Wednesday, August 21, 2013


Allow me to introduce myself.  I answer to ‘Junior’.  It’s not a very appropriate epithet as I’m no longer the young kit on the block – more on the others later – but it suits me and we all know my name.  On the whole, humans have been kind to me and I try to be agreeable in return; never grabbing at food, never using my claws unnecessarily and not fighting with the other cats.  Of course, I’m still a young cat, so I don’t always get it right, but on the whole, I don’t overreact and am obedient and friendly.

I was born in the small village of Kini, on a Greek island.  My cat mom looked after me well for the first couple of months.  I don’t remember too much about that.  But I was never hungry, thanks to some kind humans who came by every day with food, even when the tavernas were shut before the summer tourists came.  One day, my cat mom told me it was time to go to the local cafes and bars and start asking humans for food; the other cats in the village all do this.  I could see she was tired from feeding us; my sister was smaller and still needed more care from her, so I ambled off to try to forage for myself.
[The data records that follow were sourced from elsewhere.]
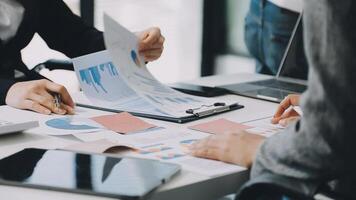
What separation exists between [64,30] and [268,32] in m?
0.78

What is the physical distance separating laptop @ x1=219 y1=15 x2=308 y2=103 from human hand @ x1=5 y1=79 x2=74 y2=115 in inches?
20.5

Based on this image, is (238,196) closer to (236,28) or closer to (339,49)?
(339,49)

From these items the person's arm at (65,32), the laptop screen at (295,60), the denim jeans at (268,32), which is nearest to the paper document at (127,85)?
the laptop screen at (295,60)

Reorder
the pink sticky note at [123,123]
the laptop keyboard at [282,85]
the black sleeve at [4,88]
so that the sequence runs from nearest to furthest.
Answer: the pink sticky note at [123,123], the black sleeve at [4,88], the laptop keyboard at [282,85]

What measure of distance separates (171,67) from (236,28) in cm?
50

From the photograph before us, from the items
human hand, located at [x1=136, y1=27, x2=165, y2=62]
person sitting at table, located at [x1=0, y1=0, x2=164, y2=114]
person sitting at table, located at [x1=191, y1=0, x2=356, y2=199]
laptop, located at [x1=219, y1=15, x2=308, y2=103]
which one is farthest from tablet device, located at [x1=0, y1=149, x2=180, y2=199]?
laptop, located at [x1=219, y1=15, x2=308, y2=103]

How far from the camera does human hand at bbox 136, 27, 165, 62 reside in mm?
1714

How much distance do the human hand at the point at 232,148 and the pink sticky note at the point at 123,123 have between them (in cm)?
22

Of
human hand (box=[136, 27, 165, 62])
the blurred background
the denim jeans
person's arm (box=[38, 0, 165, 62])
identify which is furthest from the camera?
the blurred background

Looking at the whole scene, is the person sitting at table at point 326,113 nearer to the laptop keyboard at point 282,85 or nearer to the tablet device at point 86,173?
the tablet device at point 86,173

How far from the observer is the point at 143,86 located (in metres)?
1.53

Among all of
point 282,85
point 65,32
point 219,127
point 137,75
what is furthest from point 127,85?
point 65,32

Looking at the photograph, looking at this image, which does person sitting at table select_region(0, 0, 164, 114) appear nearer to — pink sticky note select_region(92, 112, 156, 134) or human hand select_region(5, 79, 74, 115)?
human hand select_region(5, 79, 74, 115)

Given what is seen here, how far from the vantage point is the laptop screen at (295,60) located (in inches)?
74.0
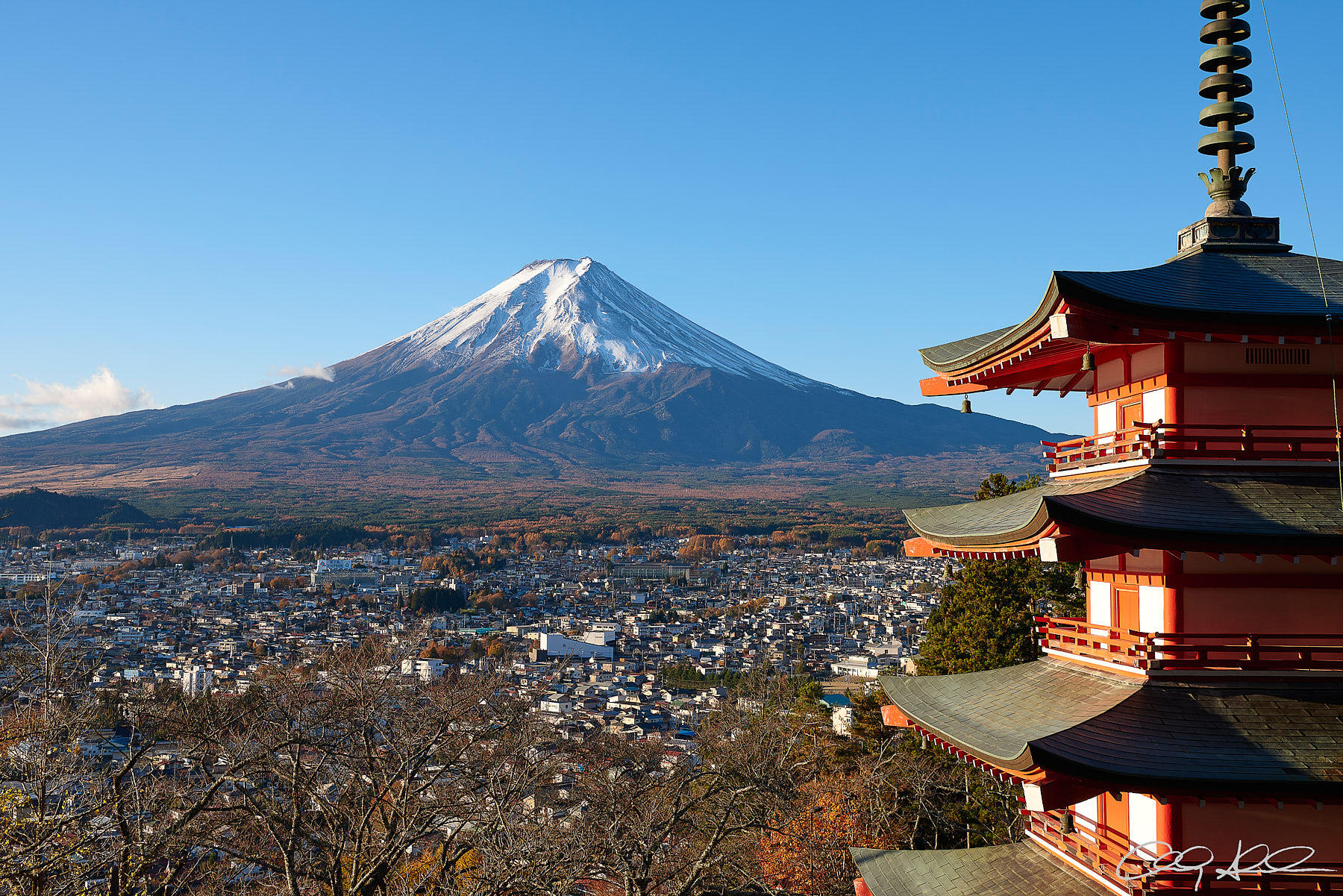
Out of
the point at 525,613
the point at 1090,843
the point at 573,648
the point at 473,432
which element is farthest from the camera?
the point at 473,432

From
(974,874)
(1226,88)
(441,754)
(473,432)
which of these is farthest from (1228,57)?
(473,432)

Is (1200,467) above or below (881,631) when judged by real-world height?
above

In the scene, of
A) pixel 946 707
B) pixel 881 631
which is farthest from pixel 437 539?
pixel 946 707

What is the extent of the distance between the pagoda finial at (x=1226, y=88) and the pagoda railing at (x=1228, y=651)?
3429mm

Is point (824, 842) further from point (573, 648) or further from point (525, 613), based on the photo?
point (525, 613)

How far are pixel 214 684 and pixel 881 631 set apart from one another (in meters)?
42.9

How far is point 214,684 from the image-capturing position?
121 feet

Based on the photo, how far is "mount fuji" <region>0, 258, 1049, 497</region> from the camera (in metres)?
149

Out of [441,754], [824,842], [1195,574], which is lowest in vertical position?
[824,842]

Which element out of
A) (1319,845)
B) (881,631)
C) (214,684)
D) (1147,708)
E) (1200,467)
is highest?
(1200,467)

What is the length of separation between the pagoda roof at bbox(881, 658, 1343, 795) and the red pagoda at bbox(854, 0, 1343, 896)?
1cm

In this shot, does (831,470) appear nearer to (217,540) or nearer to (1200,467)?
(217,540)

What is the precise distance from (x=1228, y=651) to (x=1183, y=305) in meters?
2.26

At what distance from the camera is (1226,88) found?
7.80m
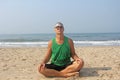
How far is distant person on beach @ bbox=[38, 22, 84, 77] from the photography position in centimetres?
570

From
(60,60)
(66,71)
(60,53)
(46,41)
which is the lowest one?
(46,41)

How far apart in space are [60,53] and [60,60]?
16 cm

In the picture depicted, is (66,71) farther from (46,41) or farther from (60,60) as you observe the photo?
(46,41)

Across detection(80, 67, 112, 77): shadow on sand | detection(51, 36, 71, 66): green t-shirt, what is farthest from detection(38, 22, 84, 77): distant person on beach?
detection(80, 67, 112, 77): shadow on sand

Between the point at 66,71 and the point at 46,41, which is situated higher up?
the point at 66,71

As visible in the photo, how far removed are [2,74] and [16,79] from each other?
29.2 inches

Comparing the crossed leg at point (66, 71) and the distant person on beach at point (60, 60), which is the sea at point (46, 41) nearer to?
the distant person on beach at point (60, 60)

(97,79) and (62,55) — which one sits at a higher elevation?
(62,55)

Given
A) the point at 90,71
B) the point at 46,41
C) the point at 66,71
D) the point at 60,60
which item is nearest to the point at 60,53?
the point at 60,60

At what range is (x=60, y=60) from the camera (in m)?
5.80

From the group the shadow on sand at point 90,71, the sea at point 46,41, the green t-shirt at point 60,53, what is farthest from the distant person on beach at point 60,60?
the sea at point 46,41

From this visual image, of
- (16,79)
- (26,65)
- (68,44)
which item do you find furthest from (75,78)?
(26,65)

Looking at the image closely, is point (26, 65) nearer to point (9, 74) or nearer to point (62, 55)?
point (9, 74)

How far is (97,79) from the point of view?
5.52 metres
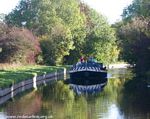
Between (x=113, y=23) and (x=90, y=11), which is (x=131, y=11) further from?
(x=113, y=23)

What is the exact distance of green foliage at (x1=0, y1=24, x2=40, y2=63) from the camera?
245 feet

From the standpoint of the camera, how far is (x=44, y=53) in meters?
90.6

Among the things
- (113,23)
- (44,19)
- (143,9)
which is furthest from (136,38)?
(113,23)

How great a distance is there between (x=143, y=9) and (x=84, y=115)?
61.4 meters

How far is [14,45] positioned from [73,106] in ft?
134

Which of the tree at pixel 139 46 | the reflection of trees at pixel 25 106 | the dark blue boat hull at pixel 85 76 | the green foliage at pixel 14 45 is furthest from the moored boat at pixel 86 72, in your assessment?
the reflection of trees at pixel 25 106

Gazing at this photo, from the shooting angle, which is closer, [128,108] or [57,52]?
[128,108]

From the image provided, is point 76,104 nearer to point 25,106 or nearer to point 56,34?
point 25,106

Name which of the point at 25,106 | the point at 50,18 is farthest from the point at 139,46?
the point at 50,18

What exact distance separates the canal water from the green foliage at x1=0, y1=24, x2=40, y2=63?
97.6ft

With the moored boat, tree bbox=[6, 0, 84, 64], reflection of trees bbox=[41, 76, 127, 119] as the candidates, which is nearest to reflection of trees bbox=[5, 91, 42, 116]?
reflection of trees bbox=[41, 76, 127, 119]

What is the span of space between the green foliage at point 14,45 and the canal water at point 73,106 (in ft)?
97.6

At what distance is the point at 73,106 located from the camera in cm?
3522

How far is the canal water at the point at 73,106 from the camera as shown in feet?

I remember the day well, it was warm and sunny and the first few tourists of the season were lying on the beach.  Great smells were coming from the human eating places, as they prepared food for the humans to eat.  I had a wander around looking for a good place; I was beginning to feel a bit peckish.  Lots of other bigger cats were also walking around and they tried to warn me off.  ‘This is my place.’  ‘You’re not welcome in my cafe.’  ‘I’ve been here for a long time – go somewhere else.’  Maybe this wasn’t going to be so easy.

I decided to have a little stroll on the beach and talk to some of the humans there.  Some of them flapped towels at me and told me to go away, but mostly they were friendly and cuddled and stroked me.  One of them gave me a little bit of cheese from a pie she was eating, but others tried to give me tomato or bread.  No self-respecting cat would eat these.
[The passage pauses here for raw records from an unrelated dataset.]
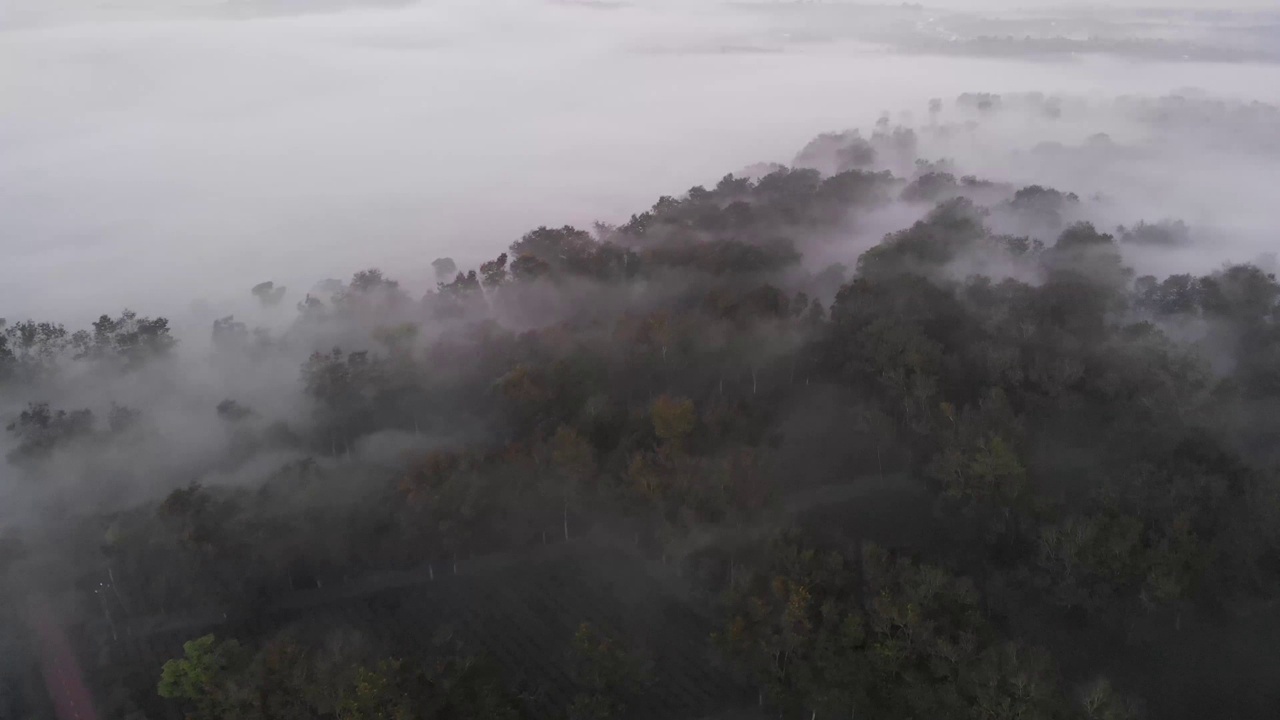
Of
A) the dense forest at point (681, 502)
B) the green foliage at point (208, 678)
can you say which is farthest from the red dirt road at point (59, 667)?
the green foliage at point (208, 678)

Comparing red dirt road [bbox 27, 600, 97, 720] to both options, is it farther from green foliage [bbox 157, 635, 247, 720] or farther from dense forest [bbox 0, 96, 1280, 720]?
green foliage [bbox 157, 635, 247, 720]

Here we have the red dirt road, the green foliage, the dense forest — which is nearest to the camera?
the green foliage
There was nothing for it but to join the undignified scrum in the tavernas.  Not many people were eating and many cats were fighting for the food.  These were desperate; grumbling and growling, even biting each other and grabbing at the food that was offered to them, with full claws.  One of the bigger cats grabbed enthusiastically at a particularly tasty piece of fish, caught the human’s hand instead and drew blood.  In no time a waiter was chasing us all out of the restaurant, yelling and kicking us and he threw a bucket of water after us for good measure.  This wasn’t what I had expected as a Kini Cat – I had hoped for a nice life on the beach, with regular tasty meals.  I might have to think again.
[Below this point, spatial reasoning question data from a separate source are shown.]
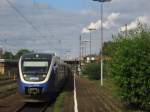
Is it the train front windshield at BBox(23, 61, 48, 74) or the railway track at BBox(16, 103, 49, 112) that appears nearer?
the railway track at BBox(16, 103, 49, 112)

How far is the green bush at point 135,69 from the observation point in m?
22.5

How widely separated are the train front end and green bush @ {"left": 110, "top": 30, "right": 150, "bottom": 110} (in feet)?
25.6

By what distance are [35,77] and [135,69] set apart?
30.9 ft

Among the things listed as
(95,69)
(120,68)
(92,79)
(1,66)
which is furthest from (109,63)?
(1,66)

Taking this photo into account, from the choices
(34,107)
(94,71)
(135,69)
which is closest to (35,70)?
(34,107)

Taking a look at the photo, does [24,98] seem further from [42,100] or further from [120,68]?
[120,68]

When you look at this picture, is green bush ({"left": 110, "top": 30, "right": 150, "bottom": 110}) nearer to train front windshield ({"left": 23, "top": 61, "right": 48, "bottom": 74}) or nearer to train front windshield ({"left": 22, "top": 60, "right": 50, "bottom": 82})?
train front windshield ({"left": 22, "top": 60, "right": 50, "bottom": 82})

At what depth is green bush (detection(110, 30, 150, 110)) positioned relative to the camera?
A: 22516 mm

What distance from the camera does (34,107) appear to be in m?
30.5

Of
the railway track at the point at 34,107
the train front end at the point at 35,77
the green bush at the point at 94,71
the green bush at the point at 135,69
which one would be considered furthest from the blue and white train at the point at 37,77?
the green bush at the point at 94,71

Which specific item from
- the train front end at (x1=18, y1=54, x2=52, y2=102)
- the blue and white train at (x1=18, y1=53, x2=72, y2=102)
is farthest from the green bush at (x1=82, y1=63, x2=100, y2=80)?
the train front end at (x1=18, y1=54, x2=52, y2=102)

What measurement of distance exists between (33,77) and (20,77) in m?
0.82

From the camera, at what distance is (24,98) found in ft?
101

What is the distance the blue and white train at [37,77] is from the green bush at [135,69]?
783 centimetres
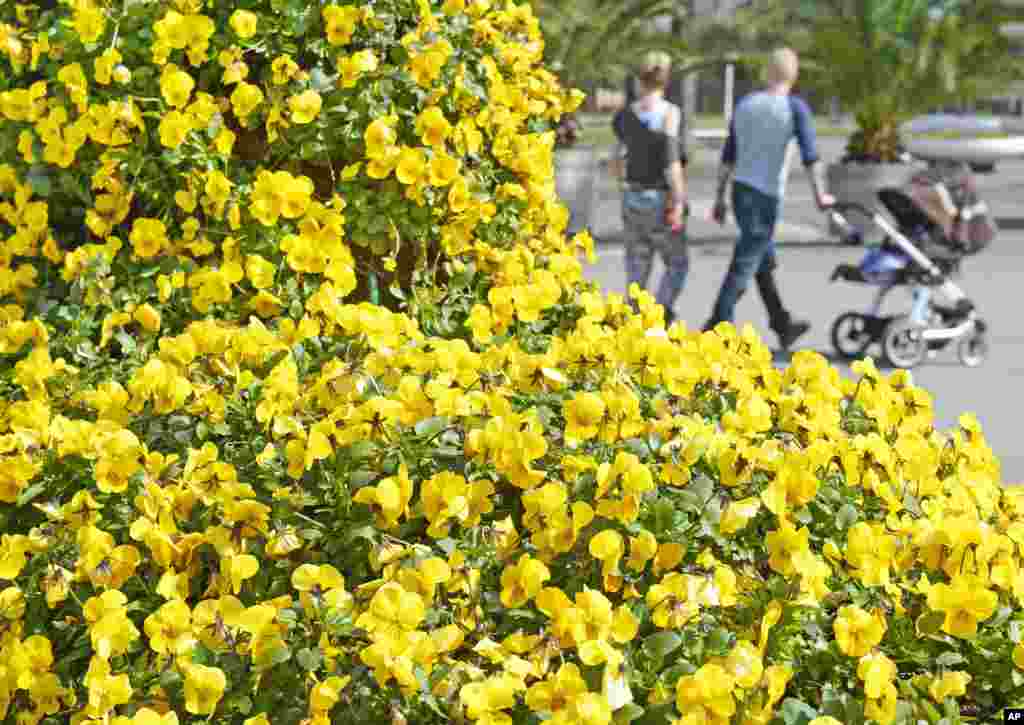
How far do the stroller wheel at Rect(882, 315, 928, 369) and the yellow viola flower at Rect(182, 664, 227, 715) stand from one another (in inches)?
275

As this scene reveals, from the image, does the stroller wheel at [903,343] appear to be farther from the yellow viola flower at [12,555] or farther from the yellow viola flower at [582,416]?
the yellow viola flower at [12,555]

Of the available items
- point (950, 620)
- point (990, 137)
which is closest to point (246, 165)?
point (950, 620)

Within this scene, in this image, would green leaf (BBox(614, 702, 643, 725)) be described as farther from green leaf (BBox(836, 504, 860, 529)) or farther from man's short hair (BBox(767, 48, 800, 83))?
man's short hair (BBox(767, 48, 800, 83))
I tried my luck at other tavernas and managed to get only a few small tidbits – not nearly enough for a growing cat.  I decided to go back to my cat mom, but she was unsympathetic.  ‘I can’t feed you any more, you’ll have to fend for yourself now, and you have to learn to get along with the other cats.’

I went back to the beach.  My tummy was empty.  A tourist gave me a few strange dry biscuits; she said were for cats, I’m not sure if I can get used to them and they made me very thirsty.  There’s a strange statue near the beach, of a woman who has a fishy tail and is holding a man.  Around it though is fresh water that rises into the air and makes a fountain and bubbles.  I like looking at it.  One of the older cats told me the water was fresh and I could drink it.  It wasn’t easy and I was afraid of falling in; the edges were slippery.  At last I managed to get a drink, but felt that my cat mom had misled me a bit.  It wasn’t a nice life for stray cats on the beach, we were all hungry and needing food seems to lead to a big loss of manners.
My tummy was rumbling – what was I going to do?